* **What to produce**
Can you substitute "millimeters" for every "millimetres" in the entries below, changing nothing else and leaving the pictures out of your answer?
BEGIN Records shown
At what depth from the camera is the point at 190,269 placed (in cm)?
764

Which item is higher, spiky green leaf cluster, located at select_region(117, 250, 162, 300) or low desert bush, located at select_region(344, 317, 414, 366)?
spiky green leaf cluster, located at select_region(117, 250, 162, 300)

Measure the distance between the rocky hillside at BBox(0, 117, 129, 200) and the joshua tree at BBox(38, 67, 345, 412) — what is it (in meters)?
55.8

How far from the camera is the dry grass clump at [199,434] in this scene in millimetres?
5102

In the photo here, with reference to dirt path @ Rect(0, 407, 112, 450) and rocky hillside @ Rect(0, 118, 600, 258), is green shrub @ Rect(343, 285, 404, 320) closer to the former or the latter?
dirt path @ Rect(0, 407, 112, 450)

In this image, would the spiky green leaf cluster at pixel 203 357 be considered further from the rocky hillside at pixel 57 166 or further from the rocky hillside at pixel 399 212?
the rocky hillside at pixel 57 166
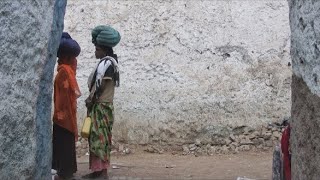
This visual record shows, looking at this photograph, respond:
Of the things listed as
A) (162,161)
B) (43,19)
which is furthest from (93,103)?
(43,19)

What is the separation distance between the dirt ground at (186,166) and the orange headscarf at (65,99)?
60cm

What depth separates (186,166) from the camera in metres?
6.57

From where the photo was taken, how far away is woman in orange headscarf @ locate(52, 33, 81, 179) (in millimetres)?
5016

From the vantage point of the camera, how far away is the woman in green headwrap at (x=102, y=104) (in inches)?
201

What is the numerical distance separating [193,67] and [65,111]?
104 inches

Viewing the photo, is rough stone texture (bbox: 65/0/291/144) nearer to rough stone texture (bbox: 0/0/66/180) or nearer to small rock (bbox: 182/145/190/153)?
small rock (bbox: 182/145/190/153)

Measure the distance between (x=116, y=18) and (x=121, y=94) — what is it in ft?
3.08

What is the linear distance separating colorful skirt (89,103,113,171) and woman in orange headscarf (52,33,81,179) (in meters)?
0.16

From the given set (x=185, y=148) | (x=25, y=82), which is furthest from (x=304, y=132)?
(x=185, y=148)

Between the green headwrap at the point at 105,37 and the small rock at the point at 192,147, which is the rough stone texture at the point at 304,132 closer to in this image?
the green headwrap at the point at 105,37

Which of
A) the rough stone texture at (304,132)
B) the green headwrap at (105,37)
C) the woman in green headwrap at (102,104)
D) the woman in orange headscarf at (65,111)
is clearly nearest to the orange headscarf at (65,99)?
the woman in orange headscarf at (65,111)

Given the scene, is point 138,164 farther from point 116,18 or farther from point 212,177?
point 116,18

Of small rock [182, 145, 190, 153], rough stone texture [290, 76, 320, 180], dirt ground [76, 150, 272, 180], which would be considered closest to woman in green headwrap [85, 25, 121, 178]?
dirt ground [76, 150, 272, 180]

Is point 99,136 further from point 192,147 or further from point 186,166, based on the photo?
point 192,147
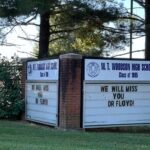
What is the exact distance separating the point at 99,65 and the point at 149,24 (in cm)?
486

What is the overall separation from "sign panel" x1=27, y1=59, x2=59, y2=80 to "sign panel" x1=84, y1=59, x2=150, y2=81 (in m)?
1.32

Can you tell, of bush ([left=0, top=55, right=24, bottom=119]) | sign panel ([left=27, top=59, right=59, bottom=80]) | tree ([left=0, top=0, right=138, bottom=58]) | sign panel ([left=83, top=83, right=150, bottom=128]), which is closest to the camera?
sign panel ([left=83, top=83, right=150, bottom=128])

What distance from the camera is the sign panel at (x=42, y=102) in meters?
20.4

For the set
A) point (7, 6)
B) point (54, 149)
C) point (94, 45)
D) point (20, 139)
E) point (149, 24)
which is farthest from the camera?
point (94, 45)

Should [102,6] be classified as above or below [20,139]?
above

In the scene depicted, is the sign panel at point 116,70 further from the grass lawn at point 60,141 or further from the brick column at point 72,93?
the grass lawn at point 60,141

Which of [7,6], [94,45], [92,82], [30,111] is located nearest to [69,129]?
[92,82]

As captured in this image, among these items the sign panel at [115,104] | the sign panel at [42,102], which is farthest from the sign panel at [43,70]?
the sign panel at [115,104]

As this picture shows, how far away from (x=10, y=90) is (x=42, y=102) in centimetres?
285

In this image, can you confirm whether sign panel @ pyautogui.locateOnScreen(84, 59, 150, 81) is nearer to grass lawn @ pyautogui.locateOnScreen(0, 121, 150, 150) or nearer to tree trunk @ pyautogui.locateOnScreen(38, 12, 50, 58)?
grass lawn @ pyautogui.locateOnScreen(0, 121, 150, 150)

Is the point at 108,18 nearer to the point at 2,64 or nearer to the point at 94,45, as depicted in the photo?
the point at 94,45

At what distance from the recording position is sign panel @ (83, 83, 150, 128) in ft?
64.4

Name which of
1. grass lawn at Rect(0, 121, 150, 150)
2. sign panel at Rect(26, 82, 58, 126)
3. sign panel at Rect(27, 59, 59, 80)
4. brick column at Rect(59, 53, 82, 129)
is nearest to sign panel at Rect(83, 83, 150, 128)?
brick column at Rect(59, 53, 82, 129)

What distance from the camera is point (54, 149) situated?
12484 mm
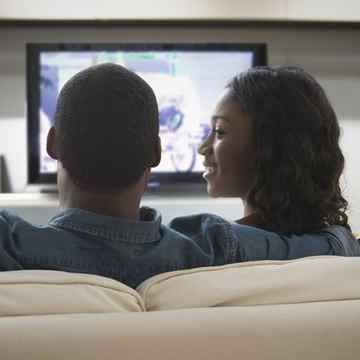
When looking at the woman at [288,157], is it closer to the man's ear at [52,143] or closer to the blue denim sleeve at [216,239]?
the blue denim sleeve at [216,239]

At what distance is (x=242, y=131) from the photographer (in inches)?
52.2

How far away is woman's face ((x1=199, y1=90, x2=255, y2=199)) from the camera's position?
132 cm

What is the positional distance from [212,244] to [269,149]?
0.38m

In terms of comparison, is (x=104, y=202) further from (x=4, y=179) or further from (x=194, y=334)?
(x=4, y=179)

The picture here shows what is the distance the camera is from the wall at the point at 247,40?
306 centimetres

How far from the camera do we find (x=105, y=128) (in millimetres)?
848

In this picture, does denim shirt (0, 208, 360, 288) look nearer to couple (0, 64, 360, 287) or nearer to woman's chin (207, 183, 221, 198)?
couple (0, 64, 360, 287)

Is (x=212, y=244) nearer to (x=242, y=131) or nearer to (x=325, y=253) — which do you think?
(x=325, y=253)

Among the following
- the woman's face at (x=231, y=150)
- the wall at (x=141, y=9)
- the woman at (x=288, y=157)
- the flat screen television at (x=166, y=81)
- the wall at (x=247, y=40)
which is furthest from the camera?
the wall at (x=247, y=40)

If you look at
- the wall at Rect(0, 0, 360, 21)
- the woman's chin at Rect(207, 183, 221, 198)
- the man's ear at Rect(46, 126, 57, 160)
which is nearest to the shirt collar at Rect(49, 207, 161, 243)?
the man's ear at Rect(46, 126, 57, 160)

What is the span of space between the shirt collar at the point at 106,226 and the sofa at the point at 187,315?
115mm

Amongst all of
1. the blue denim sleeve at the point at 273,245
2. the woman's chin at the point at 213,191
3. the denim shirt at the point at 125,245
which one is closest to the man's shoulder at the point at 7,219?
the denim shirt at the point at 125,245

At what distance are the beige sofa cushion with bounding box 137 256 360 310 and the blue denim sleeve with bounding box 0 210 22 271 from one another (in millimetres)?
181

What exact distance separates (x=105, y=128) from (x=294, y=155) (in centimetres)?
END Records shown
* **Result of this exercise**
At what depth from the camera is the point at 190,269 placed (in cm)?
764

Which item is higher, spiky green leaf cluster, located at select_region(117, 250, 162, 300) or low desert bush, located at select_region(344, 317, 414, 366)?
spiky green leaf cluster, located at select_region(117, 250, 162, 300)

Measure the distance between the rocky hillside at BBox(0, 117, 129, 200) and the joshua tree at BBox(38, 67, 345, 412) — what is it (in meters)?
55.8

How far from the camera is the dry grass clump at [199,434] in this scene in millimeters?
5102

In the photo here, with reference to dirt path @ Rect(0, 407, 112, 450) and rocky hillside @ Rect(0, 118, 600, 258), is green shrub @ Rect(343, 285, 404, 320) closer to the former or the latter?
dirt path @ Rect(0, 407, 112, 450)

In this image, would the spiky green leaf cluster at pixel 203 357 be considered further from the rocky hillside at pixel 57 166 or further from the rocky hillside at pixel 399 212?
the rocky hillside at pixel 57 166
This visual record shows, looking at this photograph, respond:
Of the things listed as
A) (162,161)
B) (43,19)
which is furthest from (93,103)?
(43,19)

What is the separation distance between the dirt ground at (186,166) and the orange headscarf at (65,99)?
60cm

What depth separates (186,166) from the camera in metres?
6.57

From where the photo was taken, how far away is woman in orange headscarf @ locate(52, 33, 81, 179) (in millimeters)?
5016

From the vantage point of the camera, how far away is the woman in green headwrap at (x=102, y=104) (in inches)?
201

What is the numerical distance separating [193,67] and [65,111]?
104 inches

Viewing the photo, is rough stone texture (bbox: 65/0/291/144) nearer to rough stone texture (bbox: 0/0/66/180) or nearer to small rock (bbox: 182/145/190/153)?
small rock (bbox: 182/145/190/153)

Measure the distance between (x=116, y=18) and (x=121, y=94) — what is it in ft?
3.08

What is the linear distance separating colorful skirt (89,103,113,171) and woman in orange headscarf (52,33,81,179) (in meters)?
0.16

From the given set (x=185, y=148) | (x=25, y=82), which is furthest from (x=304, y=132)?
(x=185, y=148)

Between the green headwrap at the point at 105,37 and the small rock at the point at 192,147, which is the rough stone texture at the point at 304,132 closer to in this image?
the green headwrap at the point at 105,37

Which of
A) the rough stone texture at (304,132)
B) the green headwrap at (105,37)
C) the woman in green headwrap at (102,104)
D) the woman in orange headscarf at (65,111)
is clearly nearest to the orange headscarf at (65,99)?
the woman in orange headscarf at (65,111)

Given the scene, is point 138,164 farther from point 116,18 or farther from point 212,177?
point 116,18

Of small rock [182, 145, 190, 153], rough stone texture [290, 76, 320, 180], dirt ground [76, 150, 272, 180], which would be considered closest to woman in green headwrap [85, 25, 121, 178]?
dirt ground [76, 150, 272, 180]

Is point 99,136 further from point 192,147 or further from point 186,166, based on the photo?
point 192,147
What is the exact distance separating the point at 99,65 and the point at 149,24 (in cm)?
486

What is the overall separation from "sign panel" x1=27, y1=59, x2=59, y2=80 to "sign panel" x1=84, y1=59, x2=150, y2=81 (in m)?
1.32

Can you tell, of bush ([left=0, top=55, right=24, bottom=119]) | sign panel ([left=27, top=59, right=59, bottom=80]) | tree ([left=0, top=0, right=138, bottom=58]) | sign panel ([left=83, top=83, right=150, bottom=128]), which is closest to the camera?
sign panel ([left=83, top=83, right=150, bottom=128])

What distance from the camera is the sign panel at (x=42, y=102) in meters?
20.4

For the set
A) point (7, 6)
B) point (54, 149)
C) point (94, 45)
D) point (20, 139)
E) point (149, 24)
which is farthest from the camera?
point (94, 45)

Should [102,6] be classified as above or below [20,139]?
above

In the scene depicted, is the sign panel at point 116,70 further from the grass lawn at point 60,141 or further from the brick column at point 72,93?
the grass lawn at point 60,141

Which of [7,6], [94,45], [92,82], [30,111] is located nearest to [69,129]?
[92,82]

As captured in this image, among these items the sign panel at [115,104] | the sign panel at [42,102], which is farthest from the sign panel at [43,70]?
the sign panel at [115,104]

As this picture shows, how far away from (x=10, y=90) is (x=42, y=102) in centimetres?
285

In this image, can you confirm whether sign panel @ pyautogui.locateOnScreen(84, 59, 150, 81) is nearer to grass lawn @ pyautogui.locateOnScreen(0, 121, 150, 150) or nearer to tree trunk @ pyautogui.locateOnScreen(38, 12, 50, 58)?
grass lawn @ pyautogui.locateOnScreen(0, 121, 150, 150)

Is the point at 108,18 nearer to the point at 2,64 or nearer to the point at 94,45, as depicted in the photo?
the point at 94,45

At what distance from the recording position is sign panel @ (83, 83, 150, 128) in ft?
64.4

Name which of
1. grass lawn at Rect(0, 121, 150, 150)
2. sign panel at Rect(26, 82, 58, 126)
3. sign panel at Rect(27, 59, 59, 80)
4. brick column at Rect(59, 53, 82, 129)
is nearest to sign panel at Rect(83, 83, 150, 128)?
brick column at Rect(59, 53, 82, 129)

What distance from the camera is point (54, 149) situated?
12484 mm
When looking at the woman at [288,157], is it closer to the man's ear at [52,143] or closer to the blue denim sleeve at [216,239]?
the blue denim sleeve at [216,239]

At what distance is (x=242, y=131) from the photographer (in inches)?
52.2

How far away is woman's face ((x1=199, y1=90, x2=255, y2=199)) from the camera's position?
132 cm

What is the positional distance from [212,244] to [269,149]?
0.38m

In terms of comparison, is (x=104, y=202) further from (x=4, y=179) or further from (x=194, y=334)?
(x=4, y=179)

The picture here shows what is the distance the camera is from the wall at the point at 247,40?
306 centimetres

How far from the camera do we find (x=105, y=128) (in millimeters)?
848

In this picture, does denim shirt (0, 208, 360, 288) look nearer to couple (0, 64, 360, 287) or nearer to woman's chin (207, 183, 221, 198)?
couple (0, 64, 360, 287)

Is (x=212, y=244) nearer to (x=242, y=131) or nearer to (x=325, y=253) — which do you think?
(x=325, y=253)

Among the following
- the woman's face at (x=231, y=150)
- the wall at (x=141, y=9)
- the woman at (x=288, y=157)
- the flat screen television at (x=166, y=81)
- the wall at (x=247, y=40)
which is furthest from the camera?
the wall at (x=247, y=40)

If you look at
- the wall at Rect(0, 0, 360, 21)
- the woman's chin at Rect(207, 183, 221, 198)
- the man's ear at Rect(46, 126, 57, 160)
which is nearest to the shirt collar at Rect(49, 207, 161, 243)?
the man's ear at Rect(46, 126, 57, 160)

What is the span of space between the shirt collar at the point at 106,226 and the sofa at the point at 187,315?
115mm

Amongst all of
1. the blue denim sleeve at the point at 273,245
2. the woman's chin at the point at 213,191
3. the denim shirt at the point at 125,245
which one is closest to the man's shoulder at the point at 7,219?
the denim shirt at the point at 125,245

At what distance are the beige sofa cushion with bounding box 137 256 360 310 and the blue denim sleeve with bounding box 0 210 22 271 from one another (in millimeters)?
181

What exact distance separates (x=105, y=128) from (x=294, y=155) (in centimetres)?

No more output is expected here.